• Source text:
## BEGIN

Are you willing to give up liberty to be safe? This is a question that I'm frequently asked. It is, however, a misleading question since it assumes that we live in a world where liberty and safety are direct trade-offs - that we necessarily become safer when we give up our liberty.

This false choice between safety and liberty has been offered by the Administration to justify its post-9/11 policies that undermine civil liberties. But the PATRIOT Act and related executive branch directives strip away fundamental rights of free speech, privacy and due process without making us any safer. They offer instead what I prefer to call: "pretend security."

If security really mattered, fewer testers and college kids would be able to sneak weapons onto airliners.
If security were the focus, we would have reinforced cockpit doors and effective screening of luggage on airplanes.
If security were the top priority, our leaders would focus on fixing the problems detailed in the 900-page "Report of the Joint Inquiry into the Terrorist Attacks of September 11, 2001" by the House and Senate Select Committees on Intelligence.

## END

• Information provided:
## BEGIN

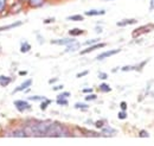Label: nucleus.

## END

• Set of tasks:
A) According to the text on liberty and safety, what does the PATRIOT Act offer instead of making us any safer?
B) Echo the part of the text on liberty and safety starting at "This false choice" and ending at "Committees on Intelligence.".

• Final answers:
A) It offers what the text calls "pretend security."

B)
This false choice between safety and liberty has been offered by the Administration to justify its post-9/11 policies that undermine civil liberties. But the PATRIOT Act and related executive branch directives strip away fundamental rights of free speech, privacy and due process without making us any safer. They offer instead what I prefer to call: "pretend security."

If security really mattered, fewer testers and college kids would be able to sneak weapons onto airliners.
If security were the focus, we would have reinforced cockpit doors and effective screening of luggage on airplanes.
If security were the top priority, our leaders would focus on fixing the problems detailed in the 900-page "Report of the Joint Inquiry into the Terrorist Attacks of September 11, 2001" by the House and Senate Select Committees on Intelligence.